CHAPTER XIV

PEDDLER LIFE IN CHINA

The Chinese thrifty—Nothing wasted—Besides regular shopkeepers, there are itinerant dealers—The “candy man”—His various kinds of sweets—The “sweets and sours man”—The cloth peddler—Describe him minutely—The pork peddler—The jewellery peddler—The fortune-teller.

The Chinese are a thrifty race. Stern necessity and a widespread poverty that has placed vast masses of them on the very borderland of starvation, have compelled the nation to exercise economies such as are absolutely unknown in the richer lands of the West. We get some idea of the narrow line that divides countless numbers of people from absolute want, by the fact that with regard to food there is nothing of that ever wasted in China. “Wilful waste brings woeful want” is a proverb that Chinese in common life would have great difficulty in understanding, or indeed in any rank of society. The famines that have in all ages desolated great regions in China, and the desperate struggle that is constantly going on for simply enough to eat, have surrounded food as it were with a halo, that would make it seem like sacrilege to misuse what we should throw away as useless or positively hurtful.

A PEDDLER.

A SHOEMAKER AT WORK ON THE STREET.

To face p. 296.

On one occasion, I was travelling in the interior, when I was disturbed by a violent explosion of wrath on the part of the captain of the boat. He was evidently incensed beyond measure with one of the members of the crew, and he used the strongest language in condemnation of him. They were all gathered round the great rice pan having their evening meal, and with every mouthful that was taken out of the bowl that contained the condiment to go with their rice, the anger of the captain blazed out in a fresh burst of indignation. “What is the matter,” I at last asked, “and why are you making such a row over your meal?” “Matter!” he replied, “there is a great deal of matter, that is quite enough to make one as angry as I am.
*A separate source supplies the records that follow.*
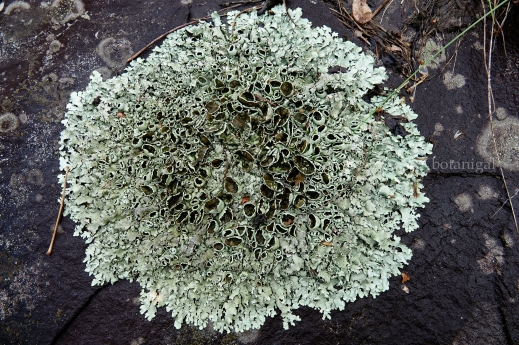 R.K. South Portage Lichen Madness 4 October 29 2017 wtm_RXB9360.jpg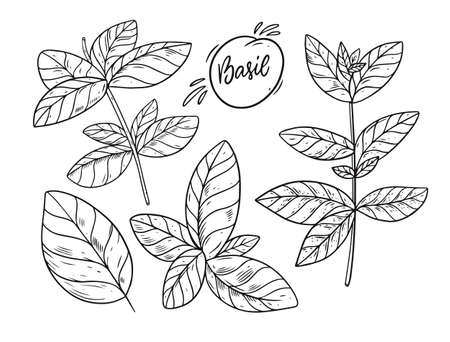Hand draw Basil sketch vector illustration. Engraving style.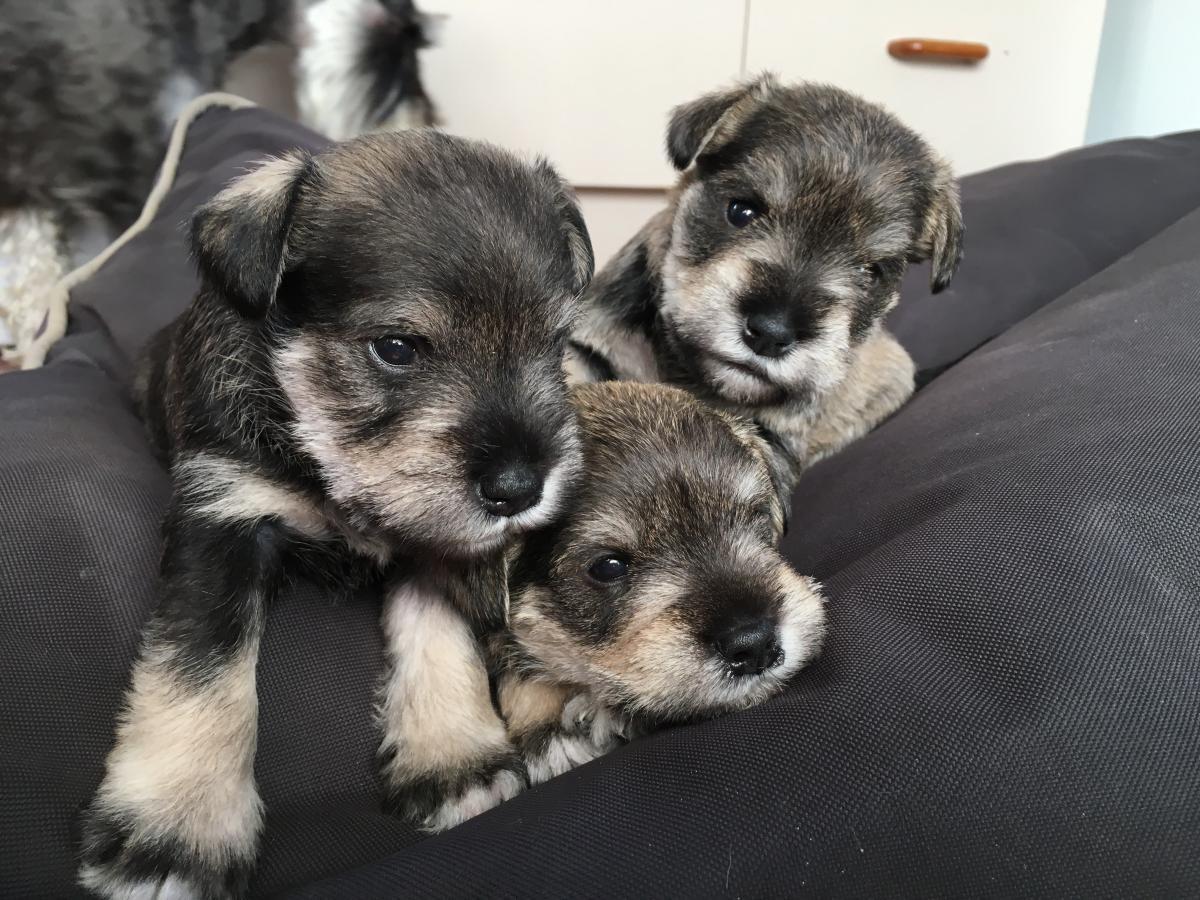 Miniature Schnauzer Puppies For Sale Neighbourly Woolston Christchurch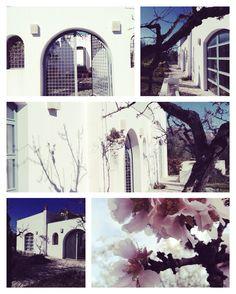 Puglia casa campo Modesto e Antonia de Angelis architetti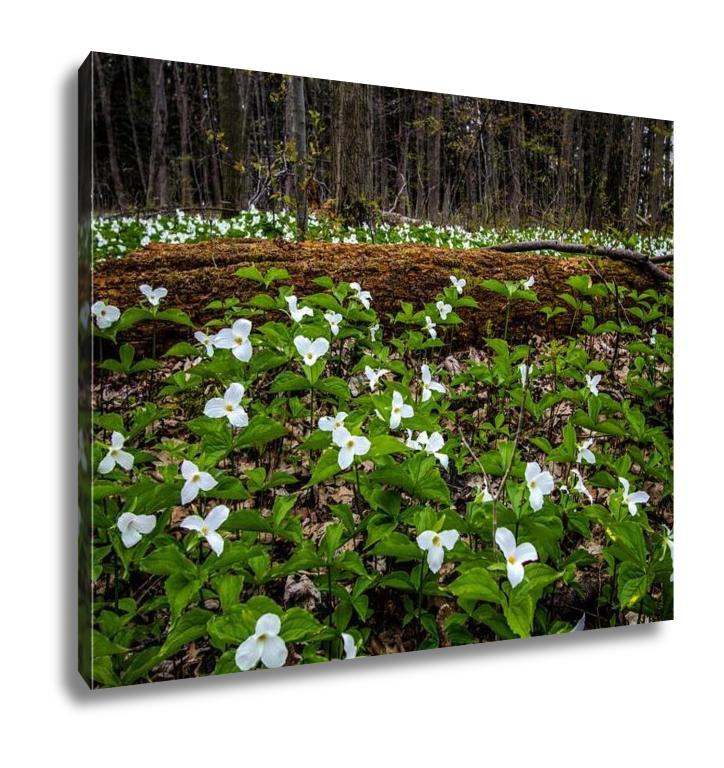 Gallery Wrapped Canvas, Moss Covered Log And Wild White Trillium Fallen Log Surrounded By Wild White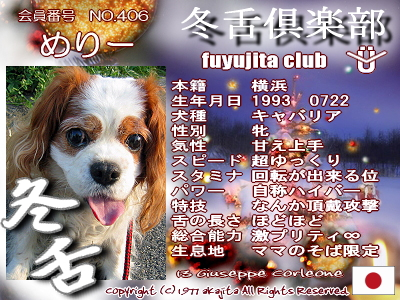 406-mery-fuyu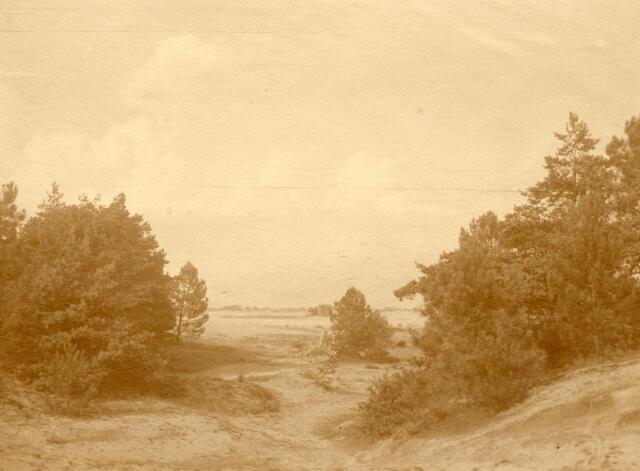 600763 - Landschap in de omgeving van Loon op Zand. Duinen en bossen.Kasteel Loon op Zand. Families Verheyen, Kolfschoten en Van Stratum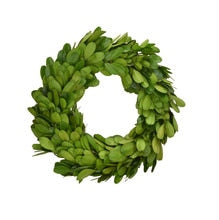 "6"" preserved boxwood wreath/candle ring"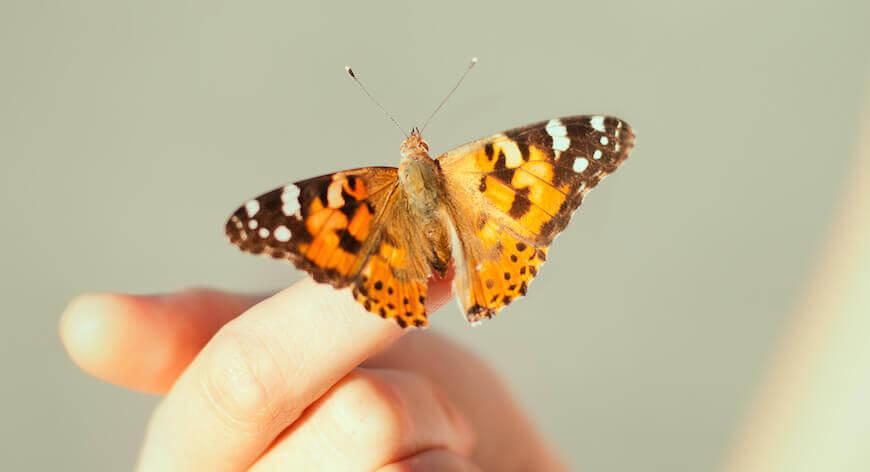 WordPress Butterfly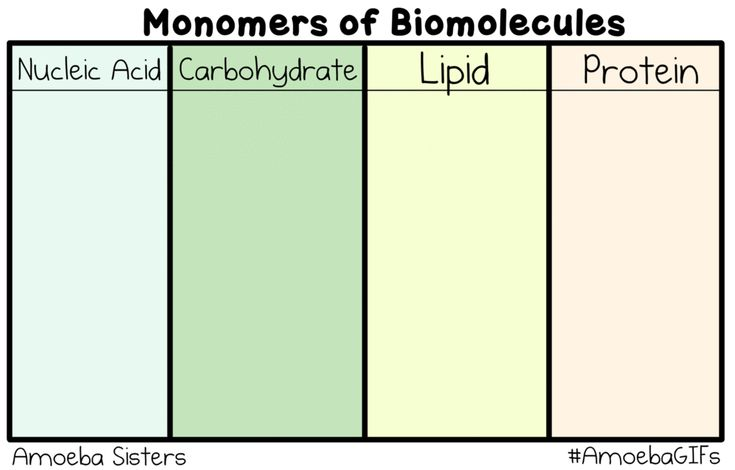 Our new GIF shows the monomers (building blocks) of biomolecules! Our monomers are cute, but be sure to look up their awesome chemical structure!http://www.amoebasisters.com/amoebagifs.html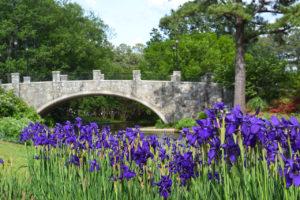 irises and bridge at Norfolk Botanical Garden in Norfolk, Virginia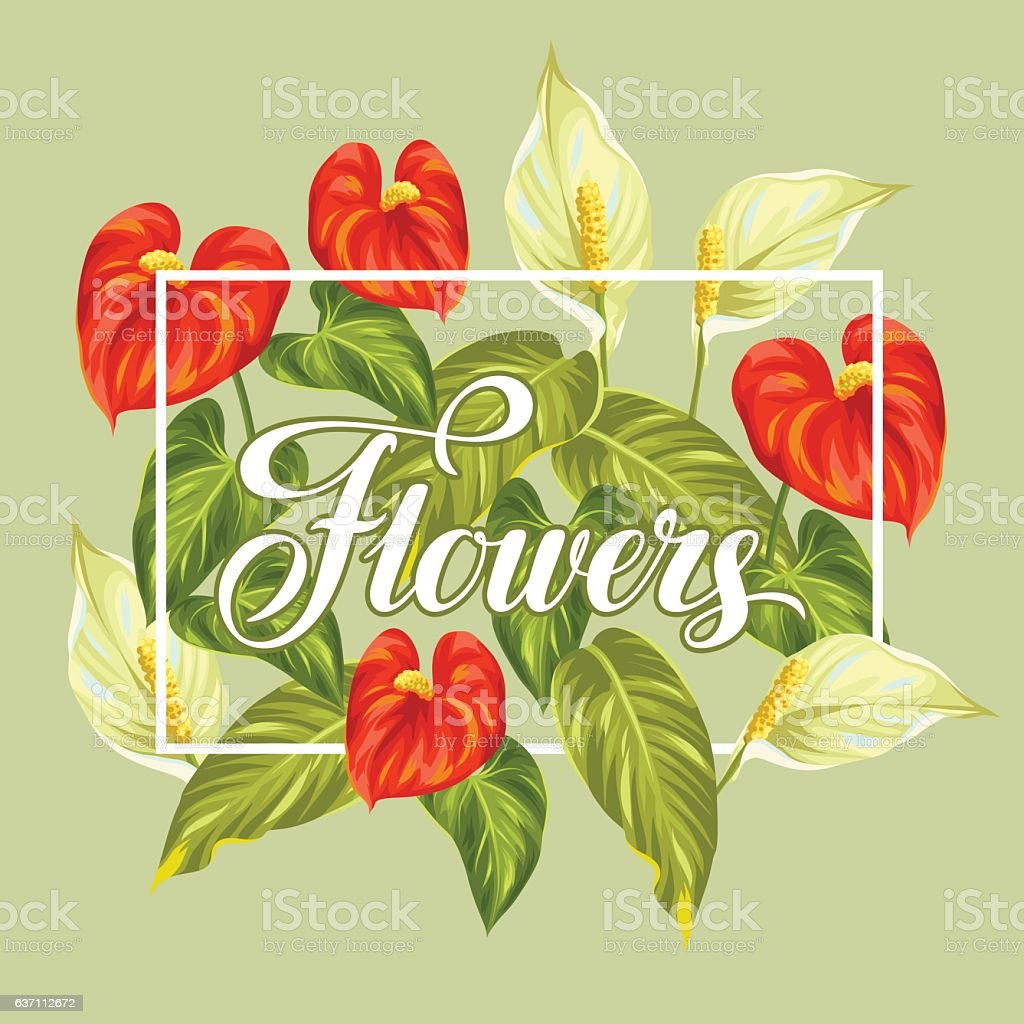 Greeting card with flowers spathiphyllum and anthurium - Illustration vectorielle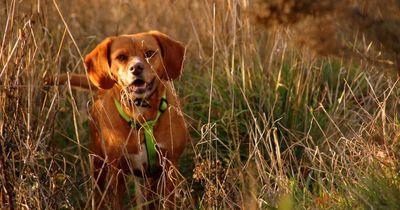Dieser Hund ist der Traum eines jeden Fotografen!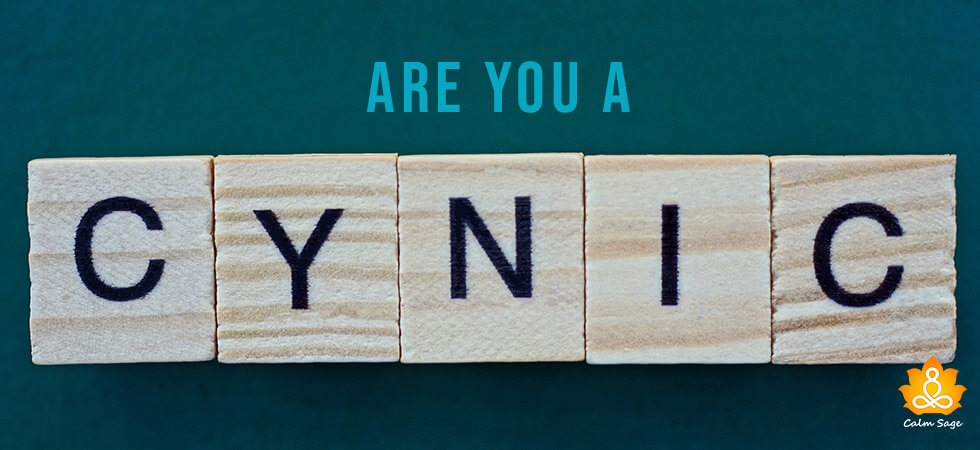 Are you a cynic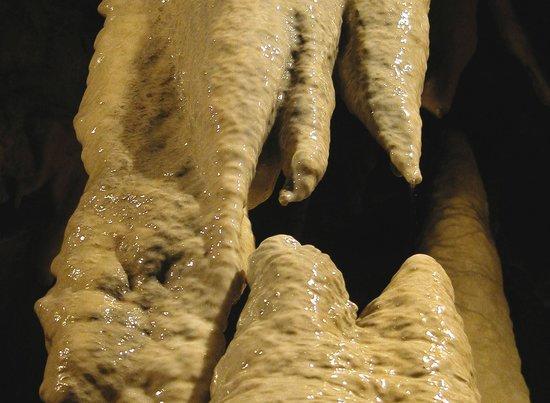 Grotte di Equi Terme, interno stalattiti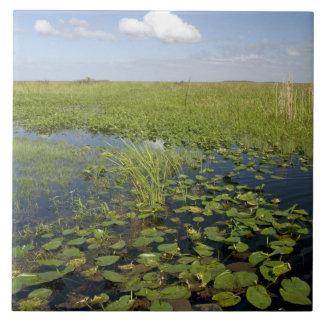 Lirios de agua y sawgrass en los marismas 2 de la  azulejo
Do you see this man?” he said, pointing with his chopsticks to the delinquent upon whom his wrath was being expended. “I sent him this afternoon to the market to buy some oysters to eat with our rice this evening, and he had not the sense or the nose to buy good ones. He allowed the dealer to cheat him most egregiously, for the oysters are not simply tainted—which would not have seriously mattered—they are positively stinking, and the taste is so offensive that we can hardly get them down without being sick.” “But are you really going to eat them?” I asked, with a look of consternation on my face. “Eat them! of course we are; you would not have us waste the food, would you? We have paid for it, and we certainly could not afford to lose our money,” and the whole crew went on popping the unsavoury, unhealthy morsels into their mouths, grumbling all the time at the man who was the cause of their discomfort, but who in order to cover his mistake pretended to be perfectly satisfied with the almost putrid oysters that one could smell from a distance.